Minimizing vegetation influence on soil salinity mapping with novel bare soil pixels from multi-temporal images

•Vegetation cover has different effects on topsoil salinity mapping.•SYSI from bare soil pixels could help improve the accuracy of soil salinity mapping.•Models for different soil types achieve better regional mapping than those of the whole.•Stacking algorithm is robust for soil salinity mapping. Optical remote sensing satellites provide rapid access to regional topsoil salinization mapping. However, mapping topsoil salinization based on spectral reflectance is always affected by background material like vegetation cover, straw mulching and soil types. In light of these challenges, this study investigates the potential of image fusion, where images of original and bare soil pixels were combined, to minimize the impact of vegetation cover on topsoil salinity mapping. A case study was presented for the typical vegetation cover area using synchronized Sentinel-2 MSI image (named original image) and 255 ground-truth data collected in October 2020, aligning with periods of vegetation cover and salt return. Furthermore, to obtain novel bare soil pixels, multi-temporal Sentinel-2 MSI images were acquired during two distinct intervals: March to May and September to November, spanning the years from 2018 to 2021. The synthetic soil image (SYSI) was obtained by extracting bare soil pixels from multi-temporal images. Two images (original, SYSI) were fused with non-negative matrix factorization (NMF) method, named SYSIfused. Then, the stacking machine algorithm was used for soil salinity mapping under different soil types, with evaluating the impact of SYSIfused on the accuracy of soil salinity prediction.
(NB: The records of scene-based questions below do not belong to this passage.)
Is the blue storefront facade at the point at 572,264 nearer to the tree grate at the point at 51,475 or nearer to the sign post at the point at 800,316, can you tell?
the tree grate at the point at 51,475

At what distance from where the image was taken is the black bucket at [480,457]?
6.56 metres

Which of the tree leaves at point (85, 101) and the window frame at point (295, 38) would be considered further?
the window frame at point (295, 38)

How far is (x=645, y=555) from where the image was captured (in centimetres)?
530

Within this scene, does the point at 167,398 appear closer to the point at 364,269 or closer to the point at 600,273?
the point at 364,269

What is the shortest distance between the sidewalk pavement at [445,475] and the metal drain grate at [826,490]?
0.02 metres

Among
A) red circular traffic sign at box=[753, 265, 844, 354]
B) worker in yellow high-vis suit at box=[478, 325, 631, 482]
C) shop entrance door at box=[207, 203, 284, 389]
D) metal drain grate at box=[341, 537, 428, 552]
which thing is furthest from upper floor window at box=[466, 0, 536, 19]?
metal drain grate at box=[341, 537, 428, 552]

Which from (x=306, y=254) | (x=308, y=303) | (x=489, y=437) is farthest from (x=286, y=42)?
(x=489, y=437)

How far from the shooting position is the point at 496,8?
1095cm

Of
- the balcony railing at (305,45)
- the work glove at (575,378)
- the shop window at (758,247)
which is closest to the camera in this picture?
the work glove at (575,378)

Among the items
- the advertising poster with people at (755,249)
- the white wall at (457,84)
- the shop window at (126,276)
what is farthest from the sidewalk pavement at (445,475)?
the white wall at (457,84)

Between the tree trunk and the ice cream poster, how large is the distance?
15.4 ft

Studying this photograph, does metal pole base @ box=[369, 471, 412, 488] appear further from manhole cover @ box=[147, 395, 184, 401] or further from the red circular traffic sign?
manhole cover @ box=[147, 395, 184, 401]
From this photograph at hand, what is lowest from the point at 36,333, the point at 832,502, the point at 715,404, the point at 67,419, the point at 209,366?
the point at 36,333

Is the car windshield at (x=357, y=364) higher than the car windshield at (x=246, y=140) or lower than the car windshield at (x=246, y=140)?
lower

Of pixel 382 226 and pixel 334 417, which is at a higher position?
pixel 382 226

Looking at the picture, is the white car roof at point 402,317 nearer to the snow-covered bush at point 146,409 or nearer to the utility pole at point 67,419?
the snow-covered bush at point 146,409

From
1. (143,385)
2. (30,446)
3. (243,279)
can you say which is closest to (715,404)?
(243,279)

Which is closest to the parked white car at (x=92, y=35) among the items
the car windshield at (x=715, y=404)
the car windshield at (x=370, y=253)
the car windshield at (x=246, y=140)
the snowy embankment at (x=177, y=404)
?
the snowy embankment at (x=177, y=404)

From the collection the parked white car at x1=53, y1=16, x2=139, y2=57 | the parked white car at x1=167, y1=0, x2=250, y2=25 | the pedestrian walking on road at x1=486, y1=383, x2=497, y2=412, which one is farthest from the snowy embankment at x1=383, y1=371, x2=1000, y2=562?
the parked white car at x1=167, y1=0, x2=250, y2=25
The results showed the SYSIfused outperformed the original image (the R2 of the best models increased by 0.054–0.242, RMSE and MAE decreased by 0.049–0.780 and 0.012–0.546, respectively). Based on the SYSIfused, the order of the effect of soil types was coastal bog solonchaks > alluvial soil > cinnamon soil > coral saline soil > overall samples, and their roles in improving the R2 of the model were 0.141, 0.085, 0.022, 0.012, respectively. Besides, stacking models with the SYSIfused provided the best prediction performances (R2 = 0.742, RMSE = 0.377, MAE = 0.362). This study introduces the concept of merging original images with SYSI, resulting in a significant improvement in the accuracy of soil salinity mapping in areas covered by vegetation.